__Textauszug__:
↓↓↓

Nach einer ausgiebigen Beschreibung dieses Wunders, wird die Frage des Urhebers des Glockenläutens gestellt: Wer läutet?[7] – diese Frage wird nicht nur im Fließtext gestellte, Mann betitelt sein Einleitungskapitel in „Der Erwählte“ ebenso. Der Titel des ersten Kapitels scheint jedoch nicht wahllos ausgesucht worden zu sein, so wird gleich zu Beginn eine für diese Ausarbeitung so essentielle Frage gestellt und im Laufe des Kapitels beantwortet. Ein mittelalterlicher Erzähler, wie in der Vorlage Hartmanns von Aue, hätte vermutlich auf die Frage nach dem Wunder der läutenden Glocken verzichtet. Thomas Mann nutzt dagegen diese Gelegenheit um seinen Erzähler einzuführen. Die Frage nach dem Urheber des Läutens wird mit dem „Der Geist der Erzählung“ beantwortet.

Ausgehend von dieser Frage, stellt sich der „Geist der Erzählung“ im Laufe des Kapitels als Erzähler der Geschichte vor. Er erwähnt, dass es der Geist der Erzählung ist, der spricht und auch die Glocken läutet.[8] Demnach lässt sich schließen, dass es sich bei dem „Geist der Erzählung“ auch um den Erzähler handelt.

Wen bzw. was kann man sich jedoch unter dem „Geist der Erzählung“ vorstellen? Er charakterisiert sich selbst als „luftig, körperlos, allgegenwärtig (und) nicht unterworfen dem Unterschiede Hier und Dort“[9]. Begründet werden diese Eigenschaften mit dem Leuten der Glocken an verschiedenen Orten, welches all jene Charakteristika voraussetzt, da es andernfalls unmöglich scheint, an verschiedenen Orten gleichzeitig zu sein.

Mit Hilfe eines Spiels, lässt der „Geist der Erzählung“ seine Person immer abstrakter wirken. Er eröffnet dem Leser, dass ihm die ersten drei Personalpromina singularis zugeschrieben werden können[10], er sich aber im Gesamten zur Person des Mönches Clemens des Iren zusammen zieht. Durch diese spielerische Darstellung „gibt sich der Erzähler Clemens als jemand zu erkennen, der erstens keine außer textliche Identität hat, der also nur Produkt eines grammatischen Spieles ist, und zweitens auch noch darum weiß“[11]. Im Zuge des Spieles erläutert er seine Herkunft, seinen derzeitigen Aufenthaltsort, seine Ausbildung und seinen Orden. So handelt es sich bei Clemens um einen irischen Benediktiner Mönch, der von seinem Abt Clomacois entsandt wurde. Noch vor seiner Zeit als Gottesdiener, hieß dieser Morhold. Zum Zeitpunkt, zu dem er von der Geschichte des Gregorius erzählt, sitzt er am Pult des Stammlers Notkers in der Bibliothek des Klosters Sankt Gallen.[12] Einen genauen Zeitpunkt gibt der Erzähler jedoch nicht an, auch mit Hilfe der Ortsangaben oder der genannten Personen lassen sich keine genauen Daten rekonstruieren.

↑↑↑

__Aufgabe__: Kannst du den Text über den Erzähler in Thomas Manns „Der Erwählte“ im Anschluss an seinen letzten Satz weiterführen?

__Erfasste Daten__:
↓↓↓

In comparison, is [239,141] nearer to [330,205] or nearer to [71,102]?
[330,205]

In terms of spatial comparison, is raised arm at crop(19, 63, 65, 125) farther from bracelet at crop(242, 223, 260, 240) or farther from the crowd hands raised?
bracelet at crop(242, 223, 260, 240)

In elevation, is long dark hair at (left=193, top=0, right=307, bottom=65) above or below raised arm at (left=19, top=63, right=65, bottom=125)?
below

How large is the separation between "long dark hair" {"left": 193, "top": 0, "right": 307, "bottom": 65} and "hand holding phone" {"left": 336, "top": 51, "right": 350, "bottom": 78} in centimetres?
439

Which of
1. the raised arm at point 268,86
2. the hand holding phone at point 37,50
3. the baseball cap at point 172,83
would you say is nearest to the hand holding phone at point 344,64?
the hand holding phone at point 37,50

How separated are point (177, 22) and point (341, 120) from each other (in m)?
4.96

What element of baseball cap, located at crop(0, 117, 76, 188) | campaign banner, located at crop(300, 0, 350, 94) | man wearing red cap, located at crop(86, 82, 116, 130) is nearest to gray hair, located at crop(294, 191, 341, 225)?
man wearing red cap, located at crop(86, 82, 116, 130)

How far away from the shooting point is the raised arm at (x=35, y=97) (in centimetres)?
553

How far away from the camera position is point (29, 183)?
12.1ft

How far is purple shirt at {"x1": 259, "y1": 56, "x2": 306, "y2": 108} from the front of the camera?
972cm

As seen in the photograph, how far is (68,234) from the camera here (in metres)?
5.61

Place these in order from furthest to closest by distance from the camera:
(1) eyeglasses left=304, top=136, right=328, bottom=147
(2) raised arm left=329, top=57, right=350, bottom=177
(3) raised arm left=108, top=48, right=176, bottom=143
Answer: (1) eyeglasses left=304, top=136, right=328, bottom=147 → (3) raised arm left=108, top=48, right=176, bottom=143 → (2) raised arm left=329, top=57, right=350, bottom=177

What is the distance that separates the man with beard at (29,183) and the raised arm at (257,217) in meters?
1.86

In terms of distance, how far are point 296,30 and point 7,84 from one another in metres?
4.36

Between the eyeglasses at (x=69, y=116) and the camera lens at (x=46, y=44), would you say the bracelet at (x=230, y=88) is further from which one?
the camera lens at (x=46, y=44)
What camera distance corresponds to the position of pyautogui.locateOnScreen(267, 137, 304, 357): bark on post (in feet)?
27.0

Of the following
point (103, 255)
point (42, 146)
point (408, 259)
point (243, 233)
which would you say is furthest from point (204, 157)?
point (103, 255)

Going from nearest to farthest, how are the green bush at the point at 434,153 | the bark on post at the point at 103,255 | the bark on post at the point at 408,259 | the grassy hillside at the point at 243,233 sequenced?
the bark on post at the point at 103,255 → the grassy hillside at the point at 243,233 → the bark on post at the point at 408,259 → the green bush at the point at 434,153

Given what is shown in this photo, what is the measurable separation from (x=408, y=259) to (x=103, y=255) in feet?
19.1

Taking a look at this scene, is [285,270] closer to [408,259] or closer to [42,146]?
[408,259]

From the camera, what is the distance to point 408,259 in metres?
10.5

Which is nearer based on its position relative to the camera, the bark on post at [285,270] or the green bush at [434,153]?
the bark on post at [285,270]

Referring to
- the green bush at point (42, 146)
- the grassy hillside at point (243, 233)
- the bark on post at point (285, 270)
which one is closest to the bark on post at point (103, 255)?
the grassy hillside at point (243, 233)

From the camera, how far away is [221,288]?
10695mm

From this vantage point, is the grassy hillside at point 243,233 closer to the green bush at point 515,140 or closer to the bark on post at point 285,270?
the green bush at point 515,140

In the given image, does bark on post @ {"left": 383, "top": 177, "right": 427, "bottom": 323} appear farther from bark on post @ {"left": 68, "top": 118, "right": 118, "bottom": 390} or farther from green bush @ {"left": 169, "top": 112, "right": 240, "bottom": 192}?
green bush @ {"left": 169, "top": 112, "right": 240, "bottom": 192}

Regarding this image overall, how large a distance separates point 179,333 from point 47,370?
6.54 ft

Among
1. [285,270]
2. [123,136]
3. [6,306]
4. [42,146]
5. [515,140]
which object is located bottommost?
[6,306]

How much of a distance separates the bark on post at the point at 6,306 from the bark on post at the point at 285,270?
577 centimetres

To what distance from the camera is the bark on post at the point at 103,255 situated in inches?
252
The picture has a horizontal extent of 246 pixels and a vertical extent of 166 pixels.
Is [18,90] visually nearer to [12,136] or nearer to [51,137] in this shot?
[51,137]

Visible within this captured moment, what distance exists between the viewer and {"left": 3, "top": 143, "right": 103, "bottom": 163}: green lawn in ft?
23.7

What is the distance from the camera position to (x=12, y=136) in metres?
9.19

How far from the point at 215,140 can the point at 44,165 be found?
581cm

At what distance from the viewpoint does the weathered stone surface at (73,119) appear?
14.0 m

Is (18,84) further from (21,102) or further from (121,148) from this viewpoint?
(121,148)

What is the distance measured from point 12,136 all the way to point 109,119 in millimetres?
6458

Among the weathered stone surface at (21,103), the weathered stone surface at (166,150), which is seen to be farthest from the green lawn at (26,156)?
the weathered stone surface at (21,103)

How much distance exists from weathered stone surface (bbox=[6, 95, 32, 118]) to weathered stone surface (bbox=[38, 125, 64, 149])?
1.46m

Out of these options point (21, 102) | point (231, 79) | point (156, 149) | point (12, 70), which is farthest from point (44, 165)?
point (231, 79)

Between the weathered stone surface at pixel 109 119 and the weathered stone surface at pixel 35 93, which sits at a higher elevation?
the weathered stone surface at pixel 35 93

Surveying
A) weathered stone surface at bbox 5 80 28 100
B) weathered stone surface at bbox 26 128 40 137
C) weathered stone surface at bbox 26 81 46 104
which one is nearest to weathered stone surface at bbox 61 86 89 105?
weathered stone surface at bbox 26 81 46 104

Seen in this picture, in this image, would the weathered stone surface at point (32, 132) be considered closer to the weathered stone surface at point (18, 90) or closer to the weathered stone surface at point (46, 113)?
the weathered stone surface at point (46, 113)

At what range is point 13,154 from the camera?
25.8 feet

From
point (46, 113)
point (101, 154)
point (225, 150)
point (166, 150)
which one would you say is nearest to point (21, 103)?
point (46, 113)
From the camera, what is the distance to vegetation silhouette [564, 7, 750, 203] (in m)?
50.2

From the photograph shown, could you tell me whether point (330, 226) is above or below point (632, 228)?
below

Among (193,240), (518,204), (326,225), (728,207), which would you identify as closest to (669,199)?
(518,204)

↑↑↑

__Ergebnis__:
Des Weiteren verzichtet Clemens auf die Einbettung der Erzählung selbst in einen zeitlichen Rahmen. Der Leser schwebt demnach in Bezug auf den zeitlichen Kontext in völliger Orientierungslosigkeit. „In diesem Verzicht auf eine zeitliche Fixierung des Berichteten, in seiner heimlichen Umwertung zu einem abstrakten Zeichen für Vergangenheit, verrät sich eine unverhüllte Gleichgültigkeit des Erzählers gegen das Historische in seiner bloßen Historizität“[13]

Der „Geist der Erzählung“ verdeutlicht jedoch, dass nicht nur auf einen zeitlichen Rahmen verzichtet wird, so werden auch keinen sprachlichen Grenzen gesetzt. Es verhält sich nämlich so, dass „der Geist der Erzählung ein bis zur Abstraktheit ungebundener Geist ist, dessen Mittel die Sprache an sich und als solche, die Sprache selbst ist, welche sich als absolut setzt und nicht viel nach Idiomen und sprachlichen Landesgöttern fragt. Das wäre ja auch polytheistisch und heidnisch. Gott ist Geist, und über den Sprachen ist die Sprache.“[14]

[...]


[1] Kurzke, Hermann: Thomas Mann. Epoche – Werk – Wirkung. München 1997. S.283

[2] Mann, Thomas: Bemerkungen zu dem Roman "Der Erwählte", in: Altes und Neues. Kleine Prosa aus fünf Jahrzehnten, Frankfurt a. M. 1953, S. 261/263.

[3] Makoschey, Klaus: Quellenkritische Untersuchungen zum Spätwerk Thomas Manns. „Joseph, Der Ernährer“, „Das Gesetz“, „Der Erwählte“. Frankfurt/Main 1998.S.135.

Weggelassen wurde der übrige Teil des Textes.